#### EXERCISE OBJECTIVE:
Beginning at the line that contains "2 ПРОТИВ 5 на РМ В Warface с подписчиком #4" and finishing at the line that contains "玉米纤维三角茶包包材.jpg", output the data below exactly. Include both end lines and no pictures.

┄┄┄┄┄┄┄┄┄┄┄┄┄┄┄┄┄┄┄┄

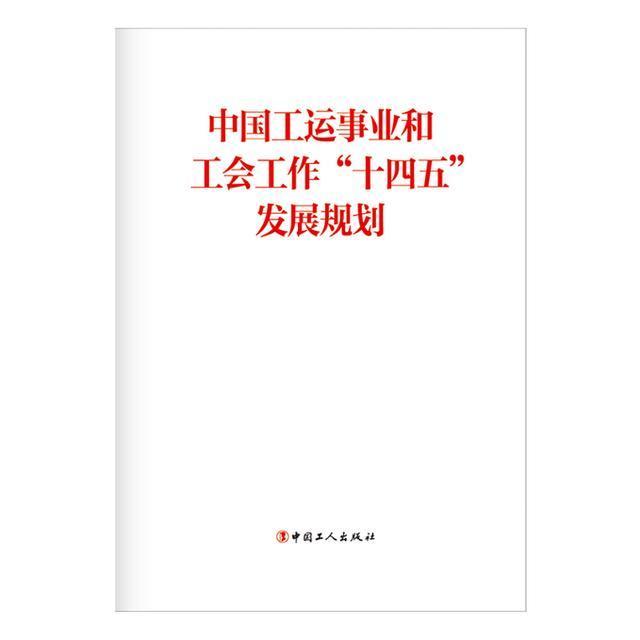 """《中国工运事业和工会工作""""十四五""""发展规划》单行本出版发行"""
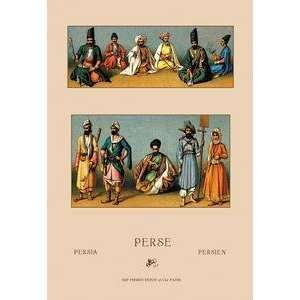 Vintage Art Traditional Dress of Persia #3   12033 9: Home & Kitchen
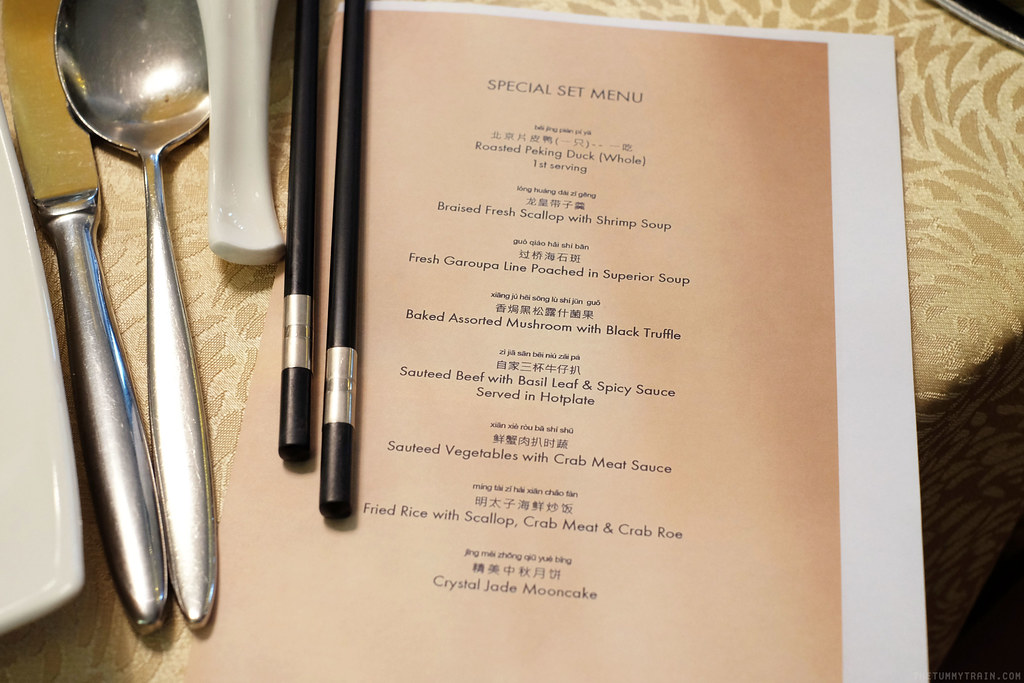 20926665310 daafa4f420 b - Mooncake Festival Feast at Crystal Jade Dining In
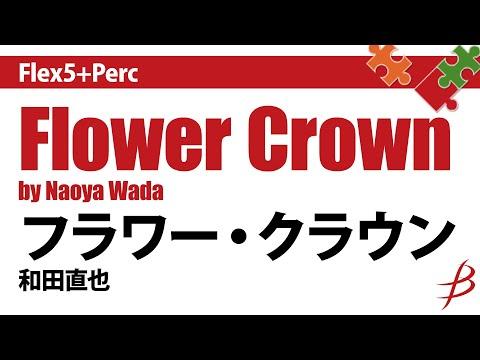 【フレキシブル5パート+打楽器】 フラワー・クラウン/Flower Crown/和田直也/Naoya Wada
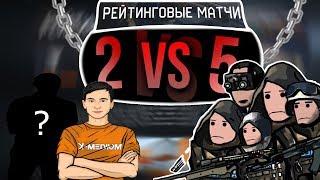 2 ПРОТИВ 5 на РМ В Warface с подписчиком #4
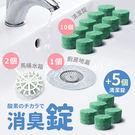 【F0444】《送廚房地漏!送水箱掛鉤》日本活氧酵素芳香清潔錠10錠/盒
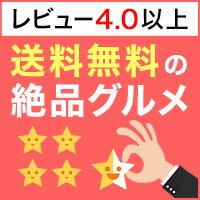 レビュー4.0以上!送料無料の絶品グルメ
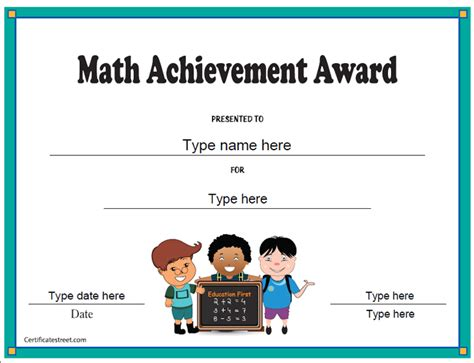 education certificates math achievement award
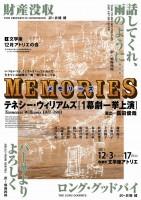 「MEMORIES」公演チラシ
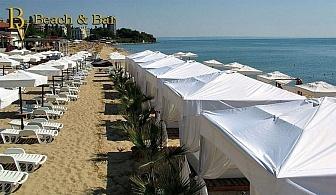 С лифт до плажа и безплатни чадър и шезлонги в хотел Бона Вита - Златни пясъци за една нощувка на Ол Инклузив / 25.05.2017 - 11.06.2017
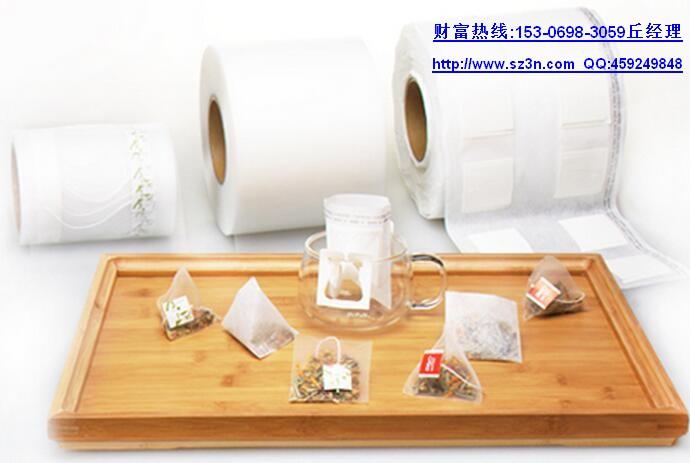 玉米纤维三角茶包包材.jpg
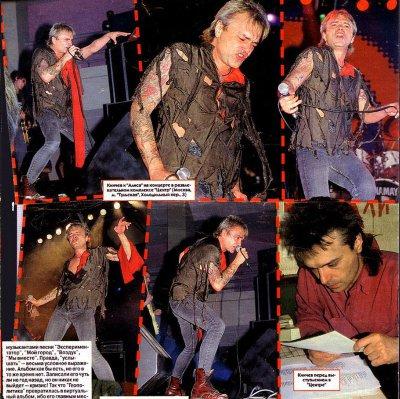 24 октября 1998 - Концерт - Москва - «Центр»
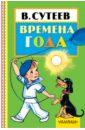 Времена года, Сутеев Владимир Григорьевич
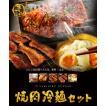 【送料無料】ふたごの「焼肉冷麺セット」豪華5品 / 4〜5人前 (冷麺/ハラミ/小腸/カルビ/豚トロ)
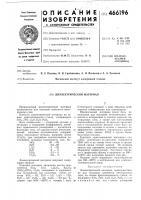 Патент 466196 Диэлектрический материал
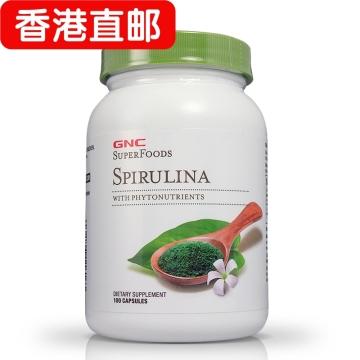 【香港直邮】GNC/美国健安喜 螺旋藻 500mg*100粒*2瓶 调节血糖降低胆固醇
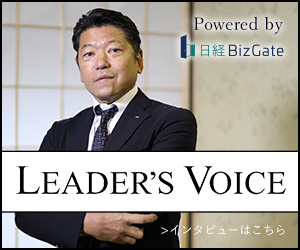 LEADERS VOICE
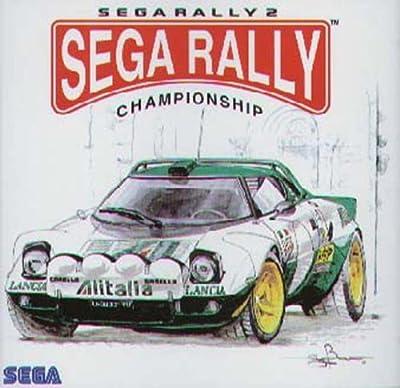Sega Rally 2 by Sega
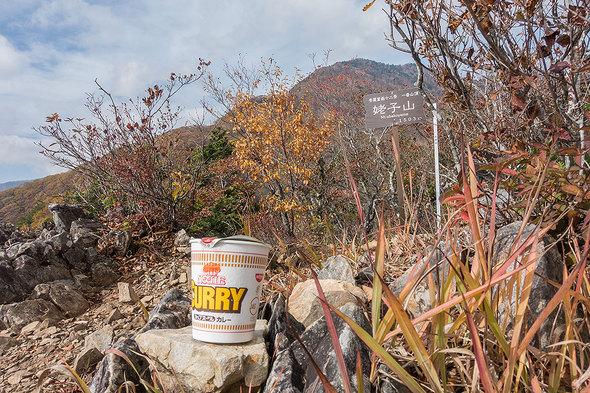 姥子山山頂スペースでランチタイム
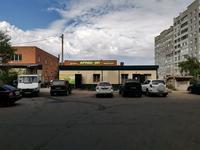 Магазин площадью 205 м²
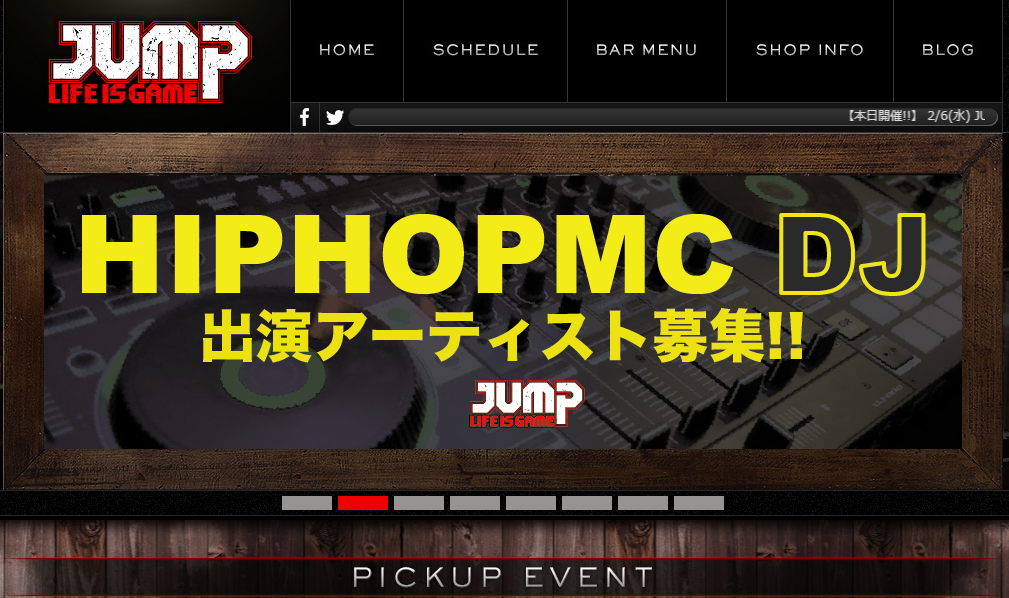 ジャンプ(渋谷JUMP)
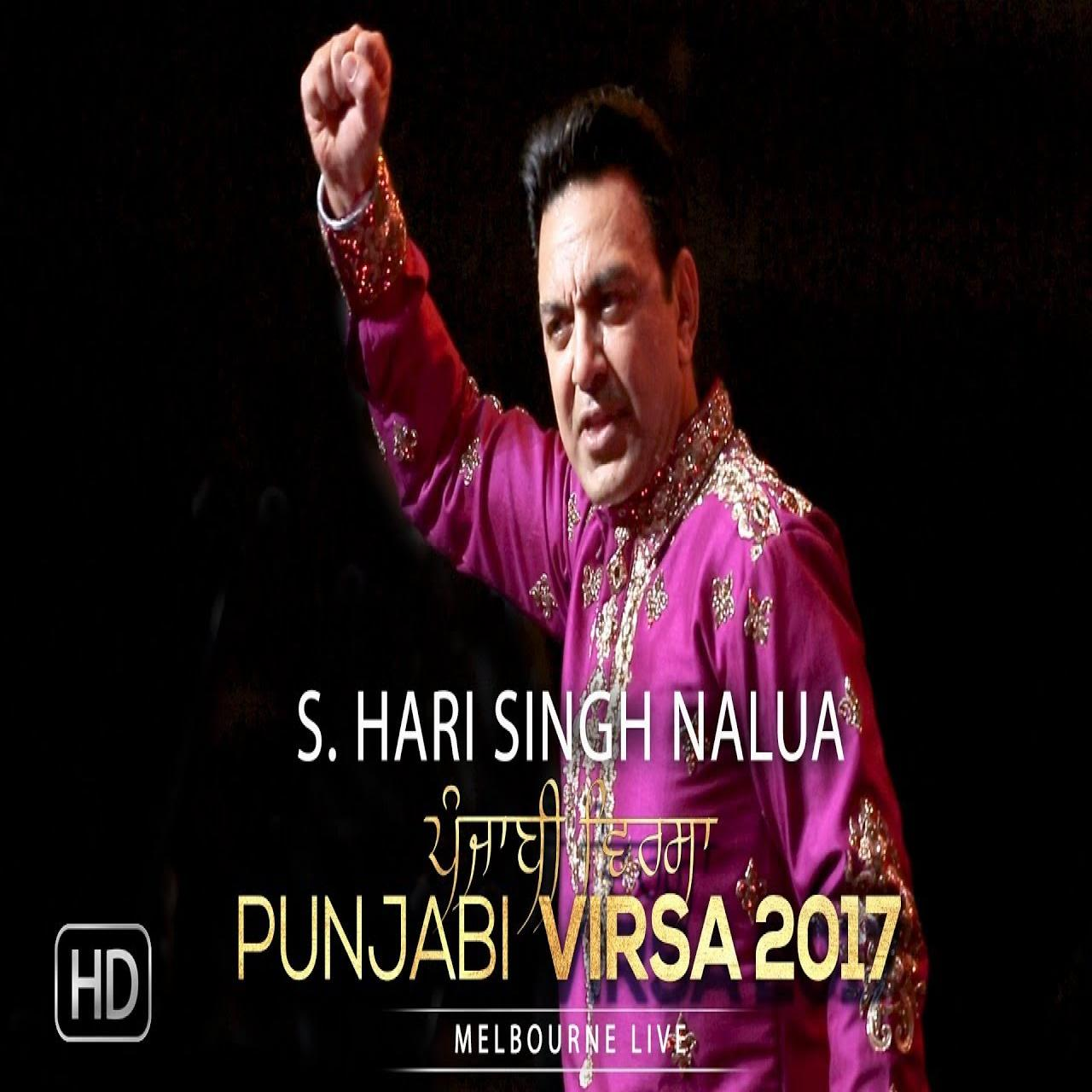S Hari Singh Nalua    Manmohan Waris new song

┄┄┄┄┄┄┄┄┄┄┄┄┄┄┄┄┄┄┄┄

#### WRITTEN SOLUTION:
 2 ПРОТИВ 5 на РМ В Warface с подписчиком #4
 【F0444】《送廚房地漏!送水箱掛鉤》日本活氧酵素芳香清潔錠10錠/盒
 レビュー4.0以上!送料無料の絶品グルメ
 education certificates math achievement award
 「MEMORIES」公演チラシ
 С лифт до плажа и безплатни чадър и шезлонги в хотел Бона Вита - Златни пясъци за една нощувка на Ол Инклузив / 25.05.2017 - 11.06.2017
 玉米纤维三角茶包包材.jpg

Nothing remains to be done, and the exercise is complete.